We foster a shared understanding of ethical use. One example is the video below, which shows 3 different levels of GAI use: spelling and grammar checks, phrasing changes and rewriting. Talking through which of these students see as suitable or not, and sharing where the School policy suggests ‘the line’ lies is an easy way to model appropriate use and communicate shared expectations clearly. By modelling appropriate use and making clear the consequences of misuse, students are less likely to engage in misconduct.

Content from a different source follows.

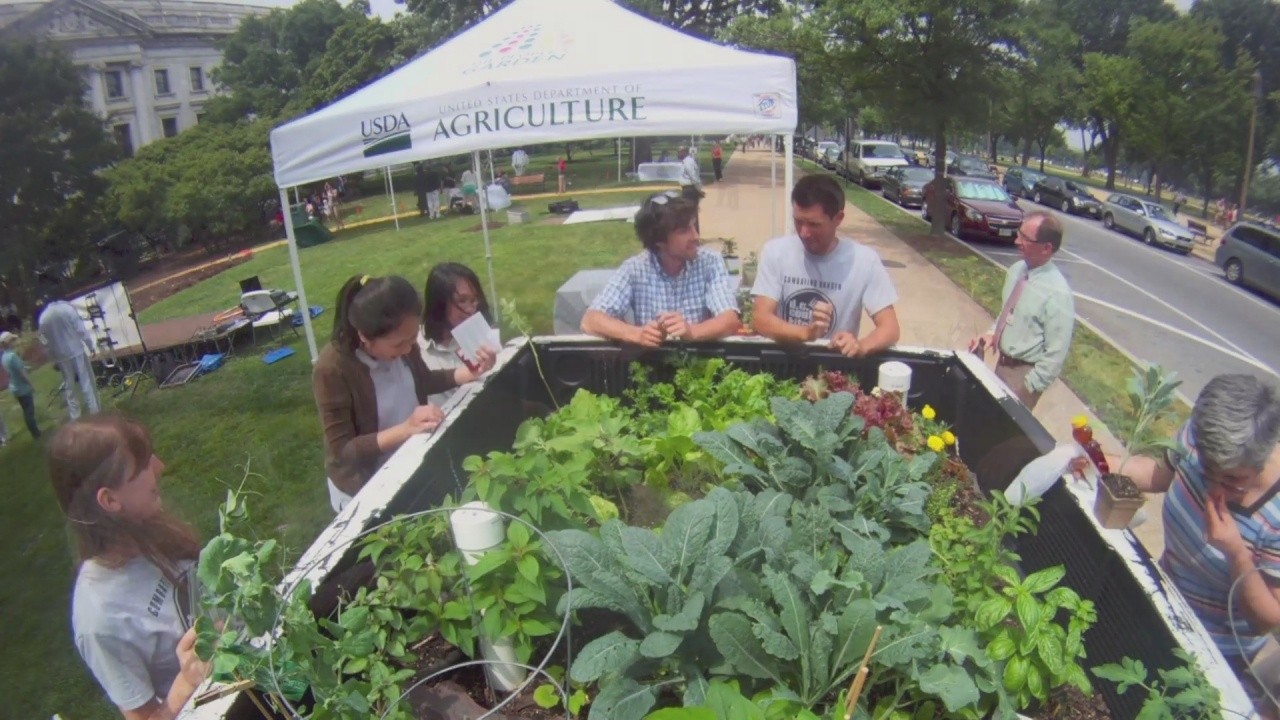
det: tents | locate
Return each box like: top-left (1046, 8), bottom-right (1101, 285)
top-left (269, 0), bottom-right (800, 367)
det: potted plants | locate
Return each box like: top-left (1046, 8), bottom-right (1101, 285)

Ethical and Intercultural understanding
When the world’s collective knowledge is available on Wikipedia, and GAI can write an essay or produce a video in minutes, the human skills of critical and creative thinking have never been more important. A school culture that values effort and originality over performance and outcomes will foster learners who are engaged and want to contribute their ideas.
Provide students a range of opportunities to rehearse and develop their critical and creative thinking through:
  • focusing on the curriculum/syllabus cognitions
  • using thinking routines to promote the process of thinking
  • making critical and creative thinking visible in teaching and learning
  • giving students the opportunity being actively engaged in critical and creative thinking, with opportunities to revisit and iterate their thinking.
  • developing a culture of learning that celebrates effort and originality over a culture of performance and outcomes.
Having engaging learning experiences for students reduces the risks of them looking elsewhere for support due to poor instructional quality.